Sebastian Mendel schrieb:
Sebastian Mendel schrieb:
Marc Delisle schrieb:
Sebastian Mendel a écrit :
Sebastian Mendel schrieb:
Hi,
is there any reason why the data is urlencoded when submitted with POST?
[...]
data in forms is urlencoded by the client (browser) if submitted with GET and automatically encoded on server
so using urlencode results double encoded data
Here is my newbie question. In the case you mention, we are using POST so is the data automatically encoded when using POST?
POST-data does not need encoding
thats why this function is called urlencode() and not formdecode() or something similar ... ;-)
by the way: urldecode() should never be used on GET-params!

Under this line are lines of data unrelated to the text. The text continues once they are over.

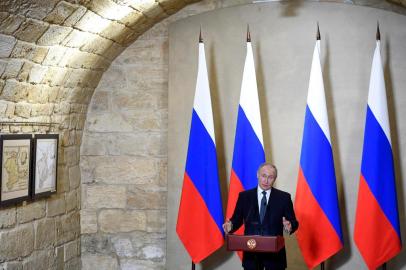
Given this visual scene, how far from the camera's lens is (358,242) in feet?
14.1

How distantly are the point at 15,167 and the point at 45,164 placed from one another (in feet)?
1.44

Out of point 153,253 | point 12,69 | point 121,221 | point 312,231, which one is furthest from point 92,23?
point 312,231

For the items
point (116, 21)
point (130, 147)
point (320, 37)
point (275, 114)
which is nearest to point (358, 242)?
point (275, 114)

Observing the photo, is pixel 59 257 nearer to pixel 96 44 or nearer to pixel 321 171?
pixel 96 44

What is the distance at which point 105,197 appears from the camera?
507 cm

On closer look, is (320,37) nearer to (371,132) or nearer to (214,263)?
(371,132)

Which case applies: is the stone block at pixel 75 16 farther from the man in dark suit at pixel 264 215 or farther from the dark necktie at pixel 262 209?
the dark necktie at pixel 262 209

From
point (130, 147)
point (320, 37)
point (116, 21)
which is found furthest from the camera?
point (130, 147)

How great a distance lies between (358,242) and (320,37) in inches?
63.2

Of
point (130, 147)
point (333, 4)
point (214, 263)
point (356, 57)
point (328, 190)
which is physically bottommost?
point (214, 263)

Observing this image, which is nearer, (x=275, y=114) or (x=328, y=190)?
(x=328, y=190)

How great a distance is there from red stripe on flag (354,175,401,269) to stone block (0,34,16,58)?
8.74ft

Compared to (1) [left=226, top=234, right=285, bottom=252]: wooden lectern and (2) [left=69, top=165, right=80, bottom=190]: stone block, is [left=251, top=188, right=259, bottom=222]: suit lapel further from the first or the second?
(2) [left=69, top=165, right=80, bottom=190]: stone block

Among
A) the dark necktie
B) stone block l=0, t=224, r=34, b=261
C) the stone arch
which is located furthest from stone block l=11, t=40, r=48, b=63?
the dark necktie
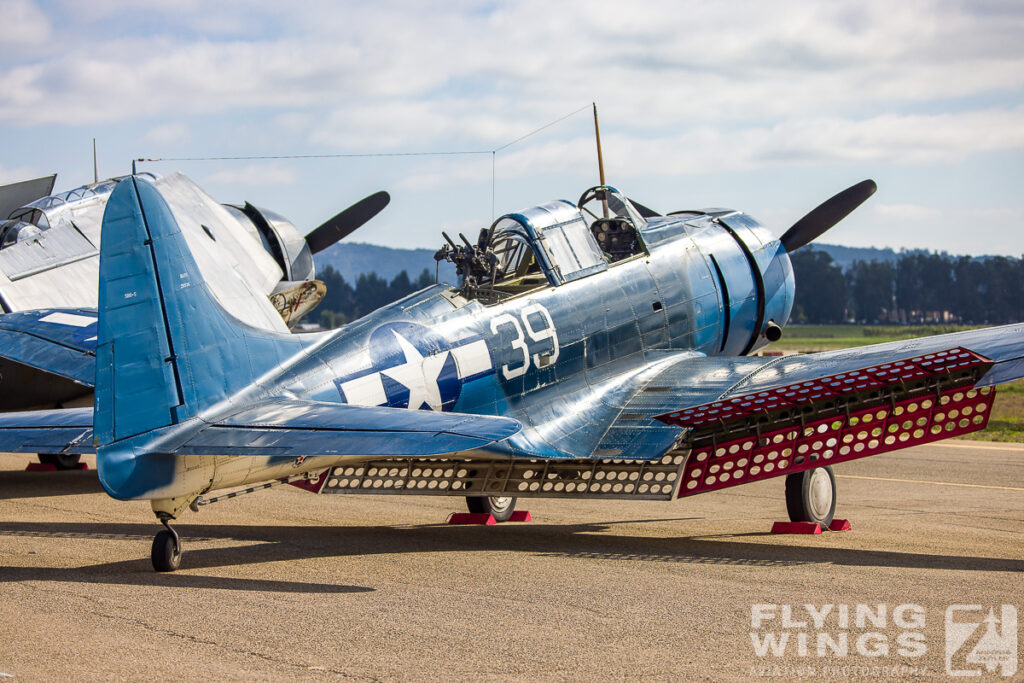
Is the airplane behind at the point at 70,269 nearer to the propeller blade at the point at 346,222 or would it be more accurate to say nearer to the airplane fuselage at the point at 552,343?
the propeller blade at the point at 346,222

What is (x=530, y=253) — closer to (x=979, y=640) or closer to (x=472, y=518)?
(x=472, y=518)

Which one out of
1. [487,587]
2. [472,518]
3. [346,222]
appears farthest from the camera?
[346,222]

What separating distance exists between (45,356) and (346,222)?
7027mm

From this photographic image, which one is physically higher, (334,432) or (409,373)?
(409,373)

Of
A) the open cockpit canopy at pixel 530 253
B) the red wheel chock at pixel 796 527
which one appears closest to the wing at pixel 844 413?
the red wheel chock at pixel 796 527

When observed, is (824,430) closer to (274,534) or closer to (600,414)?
(600,414)

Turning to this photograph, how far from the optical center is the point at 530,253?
10484 millimetres

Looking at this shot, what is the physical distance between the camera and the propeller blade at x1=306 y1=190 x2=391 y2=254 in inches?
735

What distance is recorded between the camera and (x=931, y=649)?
552 cm

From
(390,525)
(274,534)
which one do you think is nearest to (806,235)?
(390,525)

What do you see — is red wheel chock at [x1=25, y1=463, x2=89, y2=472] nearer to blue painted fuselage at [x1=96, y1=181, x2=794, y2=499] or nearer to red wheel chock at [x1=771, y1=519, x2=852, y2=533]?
blue painted fuselage at [x1=96, y1=181, x2=794, y2=499]

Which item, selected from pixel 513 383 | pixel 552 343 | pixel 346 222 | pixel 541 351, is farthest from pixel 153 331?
pixel 346 222

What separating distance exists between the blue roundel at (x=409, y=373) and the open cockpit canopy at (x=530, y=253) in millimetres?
923

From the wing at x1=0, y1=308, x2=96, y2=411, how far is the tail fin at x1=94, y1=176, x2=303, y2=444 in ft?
16.8
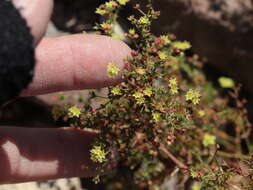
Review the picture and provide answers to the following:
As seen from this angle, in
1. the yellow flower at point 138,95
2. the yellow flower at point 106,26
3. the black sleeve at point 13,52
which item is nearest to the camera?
the black sleeve at point 13,52

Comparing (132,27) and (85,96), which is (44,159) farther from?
(132,27)

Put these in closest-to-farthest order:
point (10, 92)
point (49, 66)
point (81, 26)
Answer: point (10, 92)
point (49, 66)
point (81, 26)

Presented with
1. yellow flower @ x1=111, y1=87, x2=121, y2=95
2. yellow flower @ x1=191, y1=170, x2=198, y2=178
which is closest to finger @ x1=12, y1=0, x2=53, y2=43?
yellow flower @ x1=111, y1=87, x2=121, y2=95

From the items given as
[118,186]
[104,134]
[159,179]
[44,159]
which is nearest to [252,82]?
[159,179]

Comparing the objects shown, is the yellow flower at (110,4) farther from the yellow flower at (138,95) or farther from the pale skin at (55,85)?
the yellow flower at (138,95)

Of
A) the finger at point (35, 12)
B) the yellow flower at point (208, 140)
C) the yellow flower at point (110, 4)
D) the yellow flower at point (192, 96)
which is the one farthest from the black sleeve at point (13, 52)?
the yellow flower at point (208, 140)

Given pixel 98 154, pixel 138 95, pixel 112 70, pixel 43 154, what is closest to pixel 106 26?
pixel 112 70

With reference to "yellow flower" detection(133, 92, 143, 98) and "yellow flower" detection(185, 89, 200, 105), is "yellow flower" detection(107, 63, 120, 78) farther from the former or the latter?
"yellow flower" detection(185, 89, 200, 105)
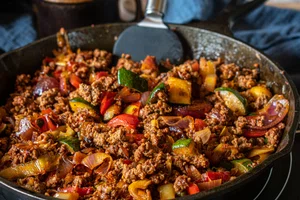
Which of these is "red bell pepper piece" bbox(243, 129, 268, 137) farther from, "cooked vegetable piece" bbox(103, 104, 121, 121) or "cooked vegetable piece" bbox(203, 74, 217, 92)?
"cooked vegetable piece" bbox(103, 104, 121, 121)

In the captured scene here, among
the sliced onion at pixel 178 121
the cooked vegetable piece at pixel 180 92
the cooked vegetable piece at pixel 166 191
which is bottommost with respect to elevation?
the cooked vegetable piece at pixel 166 191

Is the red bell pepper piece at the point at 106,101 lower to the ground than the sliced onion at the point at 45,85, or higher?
higher

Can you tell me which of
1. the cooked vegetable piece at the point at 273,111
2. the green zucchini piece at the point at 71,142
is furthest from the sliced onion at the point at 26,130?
the cooked vegetable piece at the point at 273,111

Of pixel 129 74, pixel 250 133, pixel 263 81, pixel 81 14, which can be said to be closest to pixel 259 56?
pixel 263 81

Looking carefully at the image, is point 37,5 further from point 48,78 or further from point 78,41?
point 48,78

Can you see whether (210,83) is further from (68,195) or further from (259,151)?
(68,195)

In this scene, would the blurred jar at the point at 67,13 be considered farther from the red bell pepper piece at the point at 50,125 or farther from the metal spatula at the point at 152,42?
the red bell pepper piece at the point at 50,125

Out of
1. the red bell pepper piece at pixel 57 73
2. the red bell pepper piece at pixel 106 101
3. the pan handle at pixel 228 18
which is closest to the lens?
the red bell pepper piece at pixel 106 101

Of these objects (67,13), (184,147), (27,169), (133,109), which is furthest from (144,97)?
(67,13)
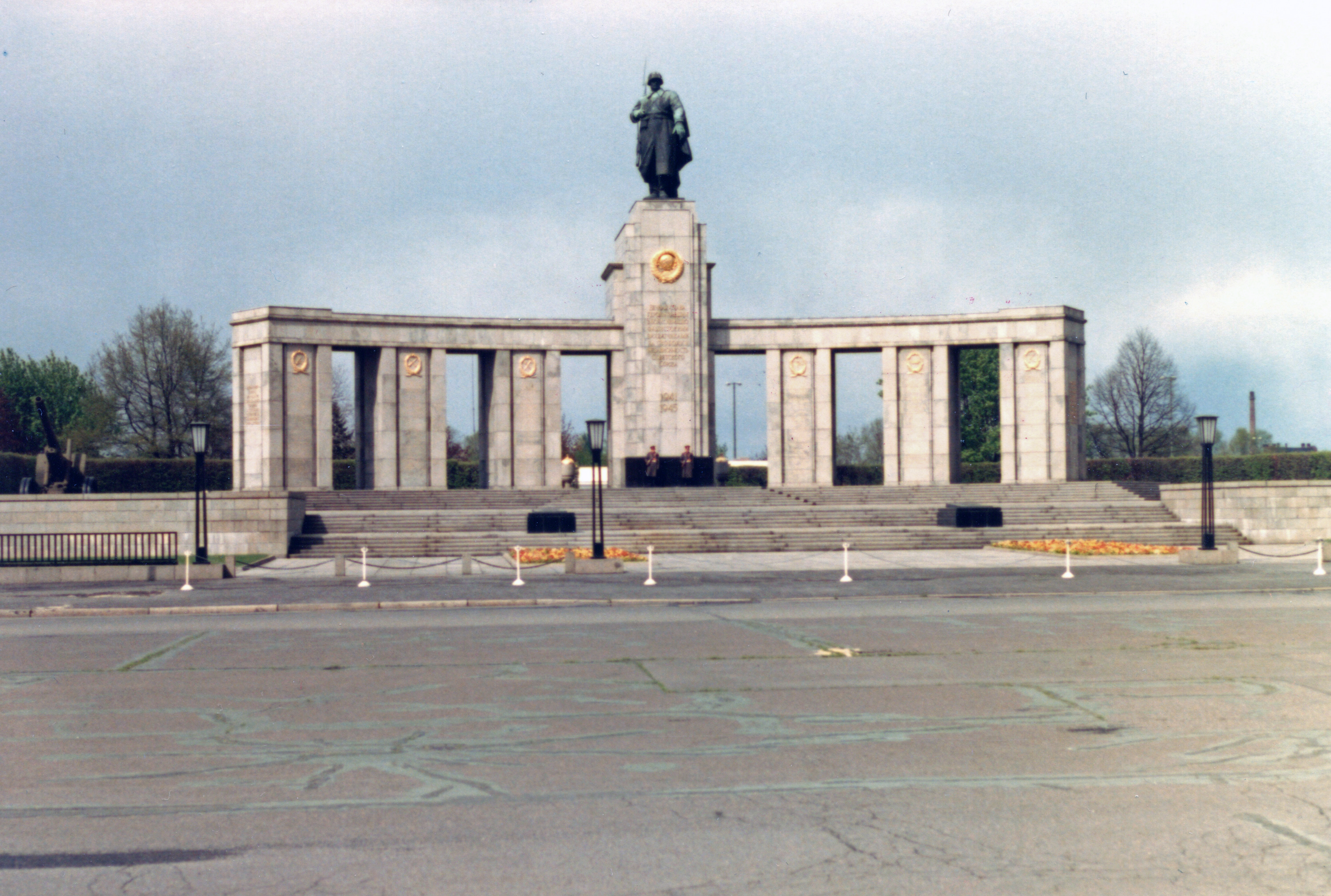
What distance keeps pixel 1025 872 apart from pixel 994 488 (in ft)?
143

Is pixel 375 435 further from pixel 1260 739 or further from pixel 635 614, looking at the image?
pixel 1260 739

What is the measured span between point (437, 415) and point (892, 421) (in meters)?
19.3

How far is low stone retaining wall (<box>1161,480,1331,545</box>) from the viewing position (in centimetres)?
4053

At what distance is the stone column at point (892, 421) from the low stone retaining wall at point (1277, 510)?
46.1ft

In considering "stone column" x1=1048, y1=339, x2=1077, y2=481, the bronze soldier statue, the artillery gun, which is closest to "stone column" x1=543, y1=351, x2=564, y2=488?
the bronze soldier statue

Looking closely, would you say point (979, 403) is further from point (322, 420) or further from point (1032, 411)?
point (322, 420)

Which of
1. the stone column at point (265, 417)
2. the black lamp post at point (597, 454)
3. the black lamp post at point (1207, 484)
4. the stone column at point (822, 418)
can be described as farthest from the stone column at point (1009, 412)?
the stone column at point (265, 417)

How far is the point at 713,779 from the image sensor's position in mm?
7406

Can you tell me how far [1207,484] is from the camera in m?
34.8

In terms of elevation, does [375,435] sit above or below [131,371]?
below

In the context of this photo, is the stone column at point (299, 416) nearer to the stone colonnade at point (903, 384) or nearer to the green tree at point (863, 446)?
the stone colonnade at point (903, 384)

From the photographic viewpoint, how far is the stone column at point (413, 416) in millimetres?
49625

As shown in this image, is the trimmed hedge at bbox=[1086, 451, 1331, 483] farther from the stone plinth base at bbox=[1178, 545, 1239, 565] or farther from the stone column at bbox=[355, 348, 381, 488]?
the stone column at bbox=[355, 348, 381, 488]

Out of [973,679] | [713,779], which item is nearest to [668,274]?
[973,679]
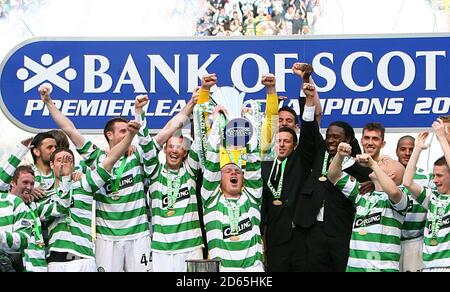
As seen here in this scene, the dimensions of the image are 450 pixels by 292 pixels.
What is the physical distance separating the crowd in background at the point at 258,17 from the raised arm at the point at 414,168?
885 mm

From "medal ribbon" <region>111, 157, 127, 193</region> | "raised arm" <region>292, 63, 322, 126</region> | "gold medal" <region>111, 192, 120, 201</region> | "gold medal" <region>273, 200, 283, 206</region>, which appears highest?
"raised arm" <region>292, 63, 322, 126</region>

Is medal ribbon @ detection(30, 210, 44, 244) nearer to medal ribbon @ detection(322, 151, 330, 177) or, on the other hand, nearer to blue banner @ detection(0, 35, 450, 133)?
blue banner @ detection(0, 35, 450, 133)

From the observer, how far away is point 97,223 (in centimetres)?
629

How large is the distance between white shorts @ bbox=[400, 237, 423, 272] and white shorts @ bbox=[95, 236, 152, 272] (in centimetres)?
147

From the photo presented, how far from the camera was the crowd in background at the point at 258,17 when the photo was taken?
239 inches

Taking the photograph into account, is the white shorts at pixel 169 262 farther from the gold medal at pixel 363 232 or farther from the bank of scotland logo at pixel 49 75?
the bank of scotland logo at pixel 49 75

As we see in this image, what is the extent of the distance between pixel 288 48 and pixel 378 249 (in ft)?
4.13

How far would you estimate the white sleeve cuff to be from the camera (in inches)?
238

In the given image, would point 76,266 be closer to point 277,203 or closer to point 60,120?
point 60,120

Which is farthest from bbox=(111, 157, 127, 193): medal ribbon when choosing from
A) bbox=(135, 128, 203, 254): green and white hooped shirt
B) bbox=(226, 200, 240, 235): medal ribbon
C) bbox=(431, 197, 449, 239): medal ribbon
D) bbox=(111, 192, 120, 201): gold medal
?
bbox=(431, 197, 449, 239): medal ribbon
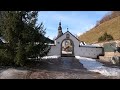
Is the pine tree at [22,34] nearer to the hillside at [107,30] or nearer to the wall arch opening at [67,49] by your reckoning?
the wall arch opening at [67,49]

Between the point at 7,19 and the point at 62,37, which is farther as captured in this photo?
the point at 62,37

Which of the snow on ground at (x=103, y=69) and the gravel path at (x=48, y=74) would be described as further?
the snow on ground at (x=103, y=69)

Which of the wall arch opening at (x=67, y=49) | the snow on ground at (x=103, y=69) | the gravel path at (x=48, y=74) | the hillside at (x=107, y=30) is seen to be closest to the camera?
the gravel path at (x=48, y=74)

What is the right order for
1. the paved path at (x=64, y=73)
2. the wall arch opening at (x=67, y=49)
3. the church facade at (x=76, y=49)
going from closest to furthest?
the paved path at (x=64, y=73)
the church facade at (x=76, y=49)
the wall arch opening at (x=67, y=49)

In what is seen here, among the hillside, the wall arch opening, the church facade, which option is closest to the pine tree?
the church facade

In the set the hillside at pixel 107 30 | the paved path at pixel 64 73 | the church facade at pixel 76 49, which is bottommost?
the paved path at pixel 64 73

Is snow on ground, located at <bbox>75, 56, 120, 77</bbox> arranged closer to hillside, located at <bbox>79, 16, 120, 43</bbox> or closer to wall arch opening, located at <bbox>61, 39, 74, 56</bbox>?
wall arch opening, located at <bbox>61, 39, 74, 56</bbox>


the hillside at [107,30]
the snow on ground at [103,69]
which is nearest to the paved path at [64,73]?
the snow on ground at [103,69]

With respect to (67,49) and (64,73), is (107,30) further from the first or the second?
(64,73)

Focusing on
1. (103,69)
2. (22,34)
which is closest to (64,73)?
(103,69)
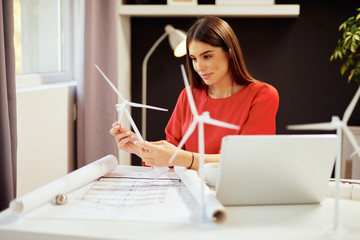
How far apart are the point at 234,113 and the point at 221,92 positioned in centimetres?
14

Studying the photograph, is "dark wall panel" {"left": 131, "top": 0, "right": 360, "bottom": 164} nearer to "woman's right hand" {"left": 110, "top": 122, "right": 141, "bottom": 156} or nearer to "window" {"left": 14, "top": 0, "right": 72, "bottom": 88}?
"window" {"left": 14, "top": 0, "right": 72, "bottom": 88}

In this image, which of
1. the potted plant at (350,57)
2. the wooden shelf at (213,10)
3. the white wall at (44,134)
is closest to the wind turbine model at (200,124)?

as GET-params are already decoded by the server
urldecode() is usefull if you handle the REQUEST-URI by hand - but not with $_GET/_REQUET or imported (register_globals) variables
from the comments on php.net/urldecode()
Matt Johnson 26-Dec-2004 01:49 A reminder: if you are considering using urldecode() on a $_GET variable, DON'T!
Evil PHP:
<?php # BAD CODE! DO NOT USE! $term = urldecode($_GET['sterm']); ?>
Good PHP:
<?php $term = $_GET['sterm']; ?>
The webserver will arrange for $_GET to have been urldecoded once already by the time it reaches you!
Using urldecode() on $_GET can lead to extreme badness, PARTICULARLY when you are assuming "magic quotes" on GET is protecting you against quoting.
Hint: script.php?sterm=%2527 [...]
PHP "receives" this as %27, which your urldecode() will convert to "'" (the singlequote). This may be CATASTROPHIC when injecting into SQL or some PHP functions relying on escaped quotes -- magic quotes rightly cannot detect this and will not protect you!
This "common error" is one of the underlying causes of the Santy.A worm which affects phpBB < 2.0.11.